**Problem statement:** Please identify every line in the records below that contains the word "nearest", and copy each of those lines. Case counts.
***** Listed entries *****
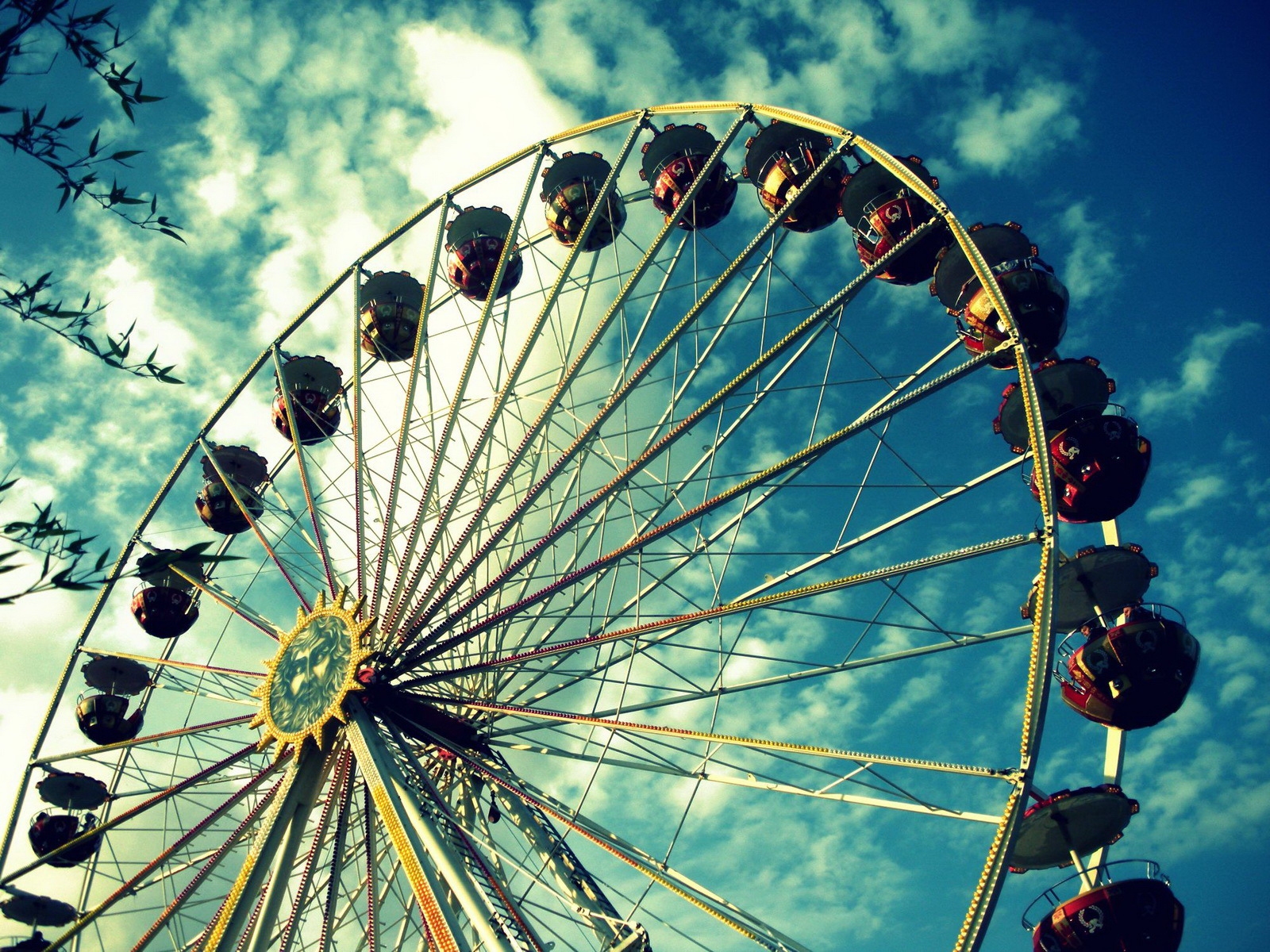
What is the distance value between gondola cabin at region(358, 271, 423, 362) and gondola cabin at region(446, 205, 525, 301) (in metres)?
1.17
*****
***** Listed entries *****
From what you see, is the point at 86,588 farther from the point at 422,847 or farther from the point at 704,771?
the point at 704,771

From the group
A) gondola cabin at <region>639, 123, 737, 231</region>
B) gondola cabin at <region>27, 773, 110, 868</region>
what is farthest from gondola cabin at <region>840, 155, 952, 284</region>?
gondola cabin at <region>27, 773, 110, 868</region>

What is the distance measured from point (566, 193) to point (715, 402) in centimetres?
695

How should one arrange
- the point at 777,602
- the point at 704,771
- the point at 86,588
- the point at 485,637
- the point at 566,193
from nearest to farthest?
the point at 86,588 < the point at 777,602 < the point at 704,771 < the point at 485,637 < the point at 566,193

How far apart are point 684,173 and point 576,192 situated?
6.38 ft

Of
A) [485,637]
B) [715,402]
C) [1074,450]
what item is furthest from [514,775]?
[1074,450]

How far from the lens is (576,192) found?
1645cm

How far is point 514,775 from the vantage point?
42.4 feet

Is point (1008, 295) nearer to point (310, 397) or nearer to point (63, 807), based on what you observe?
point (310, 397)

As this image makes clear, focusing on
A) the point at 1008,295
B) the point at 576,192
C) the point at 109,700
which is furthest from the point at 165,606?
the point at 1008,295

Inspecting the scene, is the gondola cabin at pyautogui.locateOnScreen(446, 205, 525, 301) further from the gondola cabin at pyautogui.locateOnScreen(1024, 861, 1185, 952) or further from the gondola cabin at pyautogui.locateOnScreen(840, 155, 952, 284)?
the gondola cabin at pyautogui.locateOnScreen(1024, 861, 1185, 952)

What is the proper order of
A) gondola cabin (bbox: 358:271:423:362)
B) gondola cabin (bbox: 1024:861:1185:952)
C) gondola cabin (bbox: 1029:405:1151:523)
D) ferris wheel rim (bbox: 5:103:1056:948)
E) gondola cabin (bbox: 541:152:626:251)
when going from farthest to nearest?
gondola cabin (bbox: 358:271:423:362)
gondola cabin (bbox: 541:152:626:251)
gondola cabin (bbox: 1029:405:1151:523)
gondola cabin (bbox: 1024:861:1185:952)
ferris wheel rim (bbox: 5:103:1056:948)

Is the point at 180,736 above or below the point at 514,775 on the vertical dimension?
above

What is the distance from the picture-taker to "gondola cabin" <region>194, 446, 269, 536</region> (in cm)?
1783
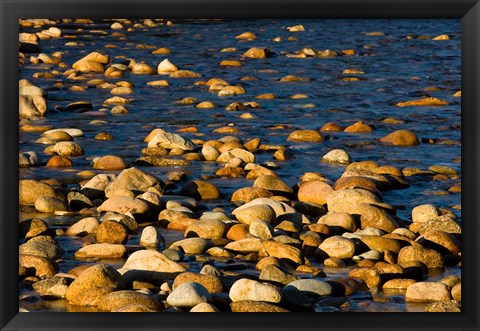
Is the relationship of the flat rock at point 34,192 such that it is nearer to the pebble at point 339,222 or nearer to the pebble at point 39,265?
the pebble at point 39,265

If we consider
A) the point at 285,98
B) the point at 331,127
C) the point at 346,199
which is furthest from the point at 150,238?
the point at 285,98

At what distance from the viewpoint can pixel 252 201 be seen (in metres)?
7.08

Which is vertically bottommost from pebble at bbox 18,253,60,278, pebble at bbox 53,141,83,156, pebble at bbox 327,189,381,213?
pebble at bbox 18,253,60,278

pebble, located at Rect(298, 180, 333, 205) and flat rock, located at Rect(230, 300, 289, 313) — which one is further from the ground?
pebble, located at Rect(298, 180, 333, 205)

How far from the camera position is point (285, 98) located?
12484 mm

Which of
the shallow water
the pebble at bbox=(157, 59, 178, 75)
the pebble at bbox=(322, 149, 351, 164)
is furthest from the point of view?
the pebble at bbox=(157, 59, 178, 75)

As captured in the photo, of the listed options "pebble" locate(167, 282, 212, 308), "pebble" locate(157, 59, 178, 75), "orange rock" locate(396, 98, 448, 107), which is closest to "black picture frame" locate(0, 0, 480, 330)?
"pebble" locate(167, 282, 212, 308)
*****
***** Listed entries *****
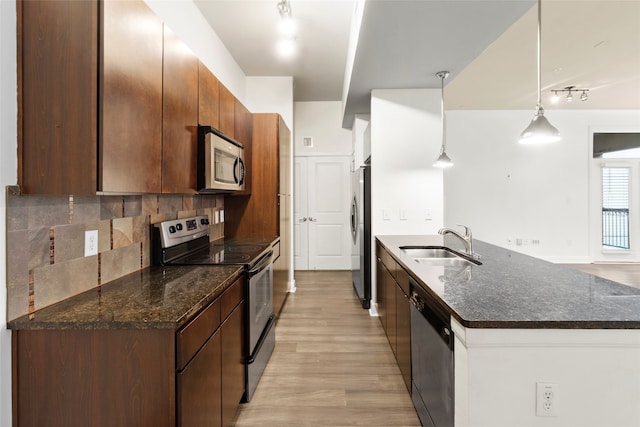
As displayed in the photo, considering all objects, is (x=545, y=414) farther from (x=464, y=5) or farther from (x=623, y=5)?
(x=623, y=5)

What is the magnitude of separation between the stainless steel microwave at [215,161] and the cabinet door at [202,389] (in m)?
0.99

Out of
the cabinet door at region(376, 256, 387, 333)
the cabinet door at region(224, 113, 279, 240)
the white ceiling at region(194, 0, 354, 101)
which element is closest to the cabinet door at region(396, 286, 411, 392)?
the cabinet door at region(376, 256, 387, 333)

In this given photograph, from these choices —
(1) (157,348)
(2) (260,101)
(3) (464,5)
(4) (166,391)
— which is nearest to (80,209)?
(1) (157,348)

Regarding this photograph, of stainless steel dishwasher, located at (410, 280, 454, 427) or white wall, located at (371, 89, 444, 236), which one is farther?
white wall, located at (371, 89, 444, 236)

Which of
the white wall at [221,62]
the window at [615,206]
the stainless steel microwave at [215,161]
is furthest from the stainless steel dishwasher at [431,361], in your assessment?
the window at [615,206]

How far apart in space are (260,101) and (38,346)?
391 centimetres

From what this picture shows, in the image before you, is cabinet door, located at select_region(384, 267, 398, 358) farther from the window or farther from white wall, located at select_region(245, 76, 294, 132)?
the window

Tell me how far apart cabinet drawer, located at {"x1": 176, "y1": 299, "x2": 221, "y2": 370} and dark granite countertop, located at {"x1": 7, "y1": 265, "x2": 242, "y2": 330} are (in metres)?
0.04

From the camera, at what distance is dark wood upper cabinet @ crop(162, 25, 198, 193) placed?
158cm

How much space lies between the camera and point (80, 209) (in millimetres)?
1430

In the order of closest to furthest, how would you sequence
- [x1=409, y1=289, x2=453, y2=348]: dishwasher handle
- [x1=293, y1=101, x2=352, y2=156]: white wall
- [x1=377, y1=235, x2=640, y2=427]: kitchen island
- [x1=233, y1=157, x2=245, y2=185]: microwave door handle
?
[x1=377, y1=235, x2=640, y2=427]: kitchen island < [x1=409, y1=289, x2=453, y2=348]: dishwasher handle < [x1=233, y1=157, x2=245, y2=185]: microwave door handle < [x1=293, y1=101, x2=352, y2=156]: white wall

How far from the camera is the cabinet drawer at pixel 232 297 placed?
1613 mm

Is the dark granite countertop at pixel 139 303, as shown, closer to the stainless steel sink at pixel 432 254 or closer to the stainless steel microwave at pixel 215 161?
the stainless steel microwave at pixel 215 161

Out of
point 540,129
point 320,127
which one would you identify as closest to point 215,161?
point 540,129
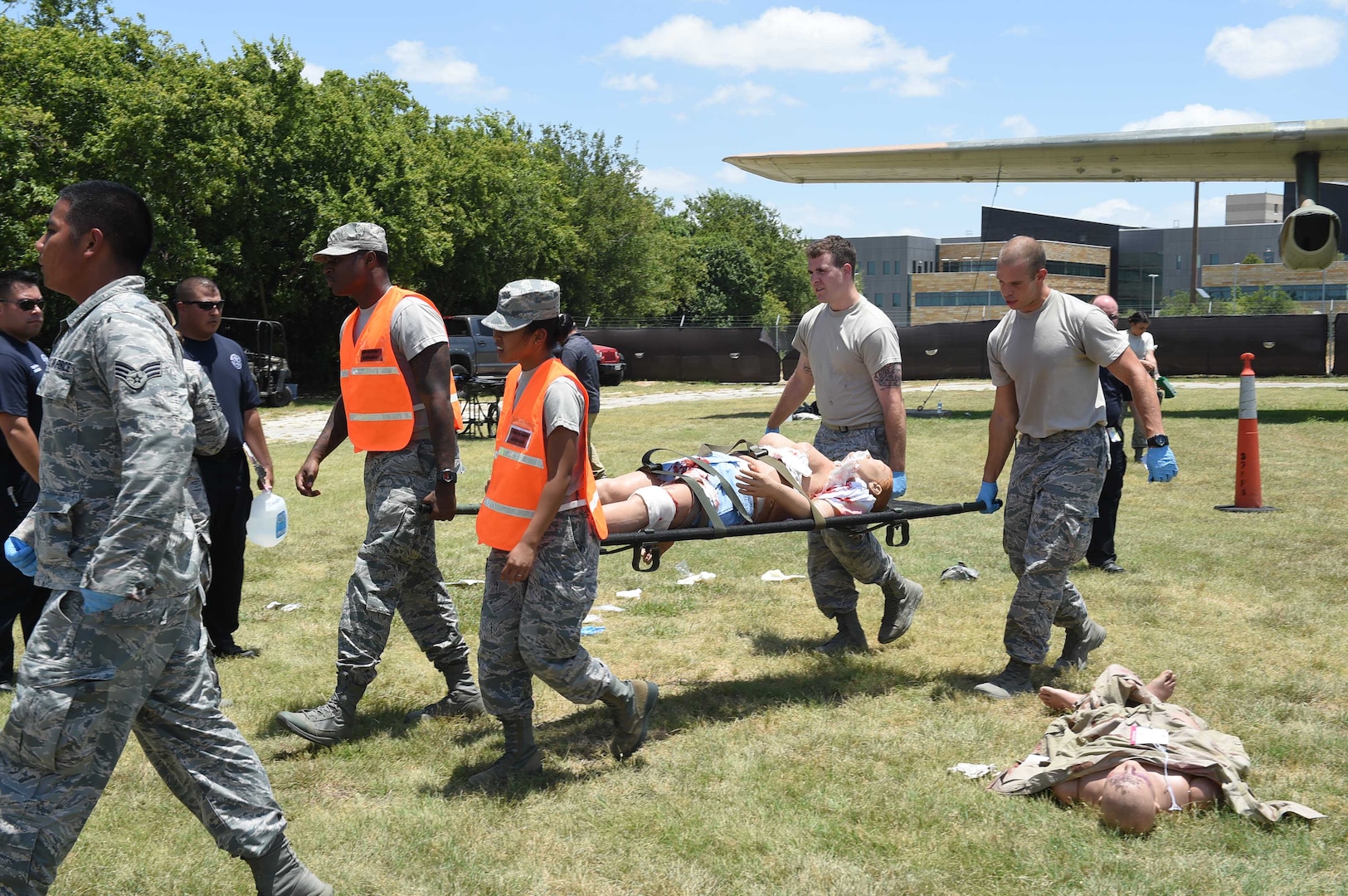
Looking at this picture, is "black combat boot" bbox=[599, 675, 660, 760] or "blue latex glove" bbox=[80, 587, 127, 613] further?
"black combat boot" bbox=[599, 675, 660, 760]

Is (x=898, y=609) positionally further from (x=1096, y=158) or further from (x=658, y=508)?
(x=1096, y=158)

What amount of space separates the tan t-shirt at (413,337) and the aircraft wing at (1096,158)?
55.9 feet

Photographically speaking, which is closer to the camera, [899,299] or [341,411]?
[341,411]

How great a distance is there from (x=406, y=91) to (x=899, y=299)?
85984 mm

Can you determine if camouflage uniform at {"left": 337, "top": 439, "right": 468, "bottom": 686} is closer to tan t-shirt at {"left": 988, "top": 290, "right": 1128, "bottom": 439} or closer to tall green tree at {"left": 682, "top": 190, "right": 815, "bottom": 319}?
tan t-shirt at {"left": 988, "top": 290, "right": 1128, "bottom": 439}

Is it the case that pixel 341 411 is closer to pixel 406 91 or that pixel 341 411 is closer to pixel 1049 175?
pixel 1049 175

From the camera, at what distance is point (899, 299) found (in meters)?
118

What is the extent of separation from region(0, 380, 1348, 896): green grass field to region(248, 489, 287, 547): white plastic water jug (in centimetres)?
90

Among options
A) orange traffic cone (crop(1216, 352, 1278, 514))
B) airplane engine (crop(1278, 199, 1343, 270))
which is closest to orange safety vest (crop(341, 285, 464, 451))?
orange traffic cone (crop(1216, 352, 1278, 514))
*****
**The completed task:**
from nearest to farthest?
when going from farthest to nearest?
— which is nearest to (80,209)?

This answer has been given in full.